Amy Schumer
von Roberta Fischli
The Honesty Bomb
„Was für ein unvorteilhaftes Kleid“, murmeln zwei Besucherinnen, als die Kameras des Filmfestivals Locarno zu Amy Schumer schwenken. Die 34-Jährige ist hier, um die Europapremiere ihres ersten grossen Films „Trainwreck“ zu feiern, und dafür trägt sie eine schwarze enge Robe, unter der Brust schimmert transparenter Stoff. Amy, sorgfältig frisiert und in pfeilhohen Schuhen, steigt auf die Bühne, lächelt und sagt: „In Los Angeles halten sie meine Arme für meine Beine.“
Die Komikerin ist die Frau der Stunde. In Amerika ist sie ein Star, und das schon länger, und es wird nicht mehr lange dauern, bis das der Rest der Welt zu spüren bekommt. Denn Amy Schumer ist nicht besonders gross oder besonders schön, aber sie ist ein Erdbeben, und sie denkt nicht daran, Ruhe zu geben.
Ihr Höhenflug beginnt mit einem Tiefpunkt, einige Jahre zuvor. Damals ist sie neu an der Uni und punktet mit der grossen Klappe nur noch bei den Angestellten in der Cafeteria. Eines Morgens findet sie sich im Bett ihres Schwarmes, mit der schaurigen Erkenntnis, dass sie nicht die erste, sondern die letzte auf seiner Anrufliste war. Es ist ein Moment der Scham, würdelos und bitter, und die junge Frau beschliesst, sich selbst zu retten. Sie schubst den Typen von der Bettkante, verlässt das Zimmer und kehrt nie mehr zurück.

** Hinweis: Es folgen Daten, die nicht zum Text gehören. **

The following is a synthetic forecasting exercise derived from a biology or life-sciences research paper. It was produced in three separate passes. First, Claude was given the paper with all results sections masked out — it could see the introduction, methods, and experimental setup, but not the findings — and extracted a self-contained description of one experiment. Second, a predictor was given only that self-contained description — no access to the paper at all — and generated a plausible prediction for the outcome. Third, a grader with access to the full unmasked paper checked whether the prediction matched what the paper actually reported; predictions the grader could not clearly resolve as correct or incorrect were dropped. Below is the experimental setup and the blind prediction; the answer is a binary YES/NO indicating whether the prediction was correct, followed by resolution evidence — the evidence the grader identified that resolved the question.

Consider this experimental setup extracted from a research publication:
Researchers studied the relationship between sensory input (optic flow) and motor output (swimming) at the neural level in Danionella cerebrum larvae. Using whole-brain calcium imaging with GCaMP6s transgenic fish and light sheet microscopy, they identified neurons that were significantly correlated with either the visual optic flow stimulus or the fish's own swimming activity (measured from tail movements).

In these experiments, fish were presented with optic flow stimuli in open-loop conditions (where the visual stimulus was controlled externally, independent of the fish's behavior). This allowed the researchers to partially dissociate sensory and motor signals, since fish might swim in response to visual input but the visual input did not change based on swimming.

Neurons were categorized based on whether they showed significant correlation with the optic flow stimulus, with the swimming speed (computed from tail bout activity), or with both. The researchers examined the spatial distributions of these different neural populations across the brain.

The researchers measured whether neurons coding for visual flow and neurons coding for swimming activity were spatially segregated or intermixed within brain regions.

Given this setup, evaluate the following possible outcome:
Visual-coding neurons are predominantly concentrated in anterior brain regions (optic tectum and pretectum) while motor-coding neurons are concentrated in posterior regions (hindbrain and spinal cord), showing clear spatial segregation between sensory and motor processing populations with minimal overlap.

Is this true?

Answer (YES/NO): NO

Jetzt sitzt sie im Hotel Eden Roc in Ascona, in einigen Stunden wird ihr erster Spielfilm auf der Piazza Grande gezeigt, und sie deklariert gerade, dass sie Sport für absolut überbewertet hält. War sie nicht mal mit einem Wrestler zusammen? Schumer legt den Kopf schräg, die Augen flackern, sie sagt: „Ja, und ich habe sein Herz gebrochen. Ich hatte keine Lust darauf, zu den Spielen zu gehen und so zu tun als ob mich das interessieren würde.“
Die 34-jährige Amerikanerin ist eine Aussenseiterin im Fernsehgeschäft. Sie sieht nicht aus wie ein Hollywoodstar, sondern wie eine normale Person, sie ist nicht zierlich, sondern stämmig – „pretty, not gorgeous“, wie sie ihre Vorgesetzte in „Trainwreck“ beschreibt. Auf Durchschnittlichkeit ist man nicht unbedingt stolz. Aber damit kann man arbeiten.
Und das tut sie. Erfolgreich, gnadenlos, witzig. Schumer hat ihre eigene Comedy Sendung zur besten Sendezeit. Darin zeigt sie eine überzeichnete Version ihrer selbst, eine trinkfreudige, sexsüchtige, unsichere, naive, eitle Amy. Sie thematisiert ihre eigene Unsicherheit und sprengt damit Tabus. Sie macht sich lustig über den scheinheiligen Natürlichkeitswahn, sie thematisiert die amerikanische „Rape Culture“, die Peinlichkeiten beim Sexting, das Ablaufdatum von attraktiven Schauspielerinnen in Hollywood. Sie bringt ihr Publikum erst zum Lachen, und dann zum Nachdenken.
Es gibt auch andere starke Frauen im Glamourzirkus, sie heissen Rihanna oder Beyoncé, sie sind erfolgreich und furchtlos. Aber sie sind auch: sexy, ein Männertraum, eine Projektionsfläche, sie haben das Spiel durchschaut, und sie spielen es gekonnt.
Und jetzt kommt da eine, die bereits mit siebzehn entschied, ihre eigenen Regeln aufzustellen, und die bis jetzt ganz gut damit durchgekommen ist. Sie heisst Amy Schumer, und sie ist vielleicht nicht die erste, nach der man sich umdreht. Aber sie ist ganz bestimmt die letzte, die man vergisst.